##### Extracted material #####
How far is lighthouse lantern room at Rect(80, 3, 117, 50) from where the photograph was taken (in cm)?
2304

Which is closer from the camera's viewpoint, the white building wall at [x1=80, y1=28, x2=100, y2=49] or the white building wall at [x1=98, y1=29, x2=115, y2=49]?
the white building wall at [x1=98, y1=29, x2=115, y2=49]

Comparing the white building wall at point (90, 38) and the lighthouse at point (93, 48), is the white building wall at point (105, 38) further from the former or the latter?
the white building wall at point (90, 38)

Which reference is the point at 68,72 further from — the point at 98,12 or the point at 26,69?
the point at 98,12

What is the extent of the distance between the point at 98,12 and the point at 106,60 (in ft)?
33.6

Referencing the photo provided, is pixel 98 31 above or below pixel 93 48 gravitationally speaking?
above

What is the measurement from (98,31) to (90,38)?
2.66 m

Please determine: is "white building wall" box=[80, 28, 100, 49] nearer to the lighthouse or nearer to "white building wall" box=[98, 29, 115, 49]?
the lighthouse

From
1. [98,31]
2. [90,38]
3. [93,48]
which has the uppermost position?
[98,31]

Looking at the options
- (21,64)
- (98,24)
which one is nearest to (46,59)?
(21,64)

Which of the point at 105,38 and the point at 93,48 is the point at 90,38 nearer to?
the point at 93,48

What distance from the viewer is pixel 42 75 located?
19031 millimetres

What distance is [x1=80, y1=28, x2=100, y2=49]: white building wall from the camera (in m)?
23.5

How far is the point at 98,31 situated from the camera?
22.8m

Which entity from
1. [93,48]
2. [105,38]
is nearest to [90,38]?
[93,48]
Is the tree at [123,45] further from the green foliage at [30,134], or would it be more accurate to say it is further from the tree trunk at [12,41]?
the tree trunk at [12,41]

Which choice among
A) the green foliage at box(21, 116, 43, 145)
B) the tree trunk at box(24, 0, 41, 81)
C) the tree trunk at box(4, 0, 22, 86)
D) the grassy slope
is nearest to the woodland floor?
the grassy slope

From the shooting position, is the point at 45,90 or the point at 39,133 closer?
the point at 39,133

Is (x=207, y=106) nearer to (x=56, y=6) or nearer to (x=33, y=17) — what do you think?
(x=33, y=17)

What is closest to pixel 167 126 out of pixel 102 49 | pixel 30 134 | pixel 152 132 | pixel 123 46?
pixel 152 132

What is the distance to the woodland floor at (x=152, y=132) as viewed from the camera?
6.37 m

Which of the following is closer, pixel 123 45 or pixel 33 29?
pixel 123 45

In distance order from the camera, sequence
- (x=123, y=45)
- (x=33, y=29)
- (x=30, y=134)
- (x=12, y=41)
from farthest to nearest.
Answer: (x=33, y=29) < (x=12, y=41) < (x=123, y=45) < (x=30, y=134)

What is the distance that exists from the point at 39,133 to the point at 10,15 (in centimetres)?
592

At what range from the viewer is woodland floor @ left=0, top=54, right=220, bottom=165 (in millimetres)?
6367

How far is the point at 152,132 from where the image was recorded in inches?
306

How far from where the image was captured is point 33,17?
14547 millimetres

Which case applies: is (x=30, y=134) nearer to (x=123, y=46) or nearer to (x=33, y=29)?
#####
▶ **Exercise instructions**
Only the lines from the one with "Looking at the options" through the end of the material are wanted; copy them exactly, both ends included.

▶ **Exercise result**
Looking at the options
- (21,64)
- (98,24)
which one is nearest to (46,59)?
(21,64)

Which of the point at 105,38 and the point at 93,48 is the point at 90,38 nearer to?
the point at 93,48

What distance from the viewer is pixel 42 75 located?
19031 millimetres

What distance is [x1=80, y1=28, x2=100, y2=49]: white building wall from the camera (in m)?
23.5

How far is the point at 98,31 situated from the camera?
22.8m

Which entity from
1. [93,48]
2. [105,38]
is nearest to [90,38]?
[93,48]
Is the tree at [123,45] further from the green foliage at [30,134], or would it be more accurate to say it is further from the tree trunk at [12,41]?
the tree trunk at [12,41]

Which choice among
A) the green foliage at box(21, 116, 43, 145)
B) the tree trunk at box(24, 0, 41, 81)
C) the tree trunk at box(4, 0, 22, 86)
D) the grassy slope
is nearest to the woodland floor?
the grassy slope

From the shooting position, is the point at 45,90 or the point at 39,133 closer?
the point at 39,133

Is (x=207, y=106) nearer to (x=56, y=6) or nearer to (x=33, y=17) — what do you think?
(x=33, y=17)

What is closest to pixel 167 126 out of pixel 102 49 | pixel 30 134 | pixel 152 132 | pixel 123 46?
pixel 152 132

What is the distance to the woodland floor at (x=152, y=132) as viewed from the camera?
6.37 m

Which of the following is closer, pixel 123 45 or pixel 33 29?
pixel 123 45

In distance order from the camera, sequence
- (x=123, y=45)
- (x=33, y=29)
- (x=30, y=134)
- (x=12, y=41)
from farthest to nearest.
Answer: (x=33, y=29) < (x=12, y=41) < (x=123, y=45) < (x=30, y=134)

What is the distance that exists from the point at 39,133 to the point at 10,15 (in centimetres)?
592

At what range from the viewer is woodland floor @ left=0, top=54, right=220, bottom=165 (in millimetres)?
6367

How far is the point at 152,132 from where the image was recorded in inches?
306

How far from where the image was captured is point 33,17?
14547 millimetres

Which case applies: is (x=30, y=134) nearer to (x=123, y=46) or nearer to (x=33, y=29)?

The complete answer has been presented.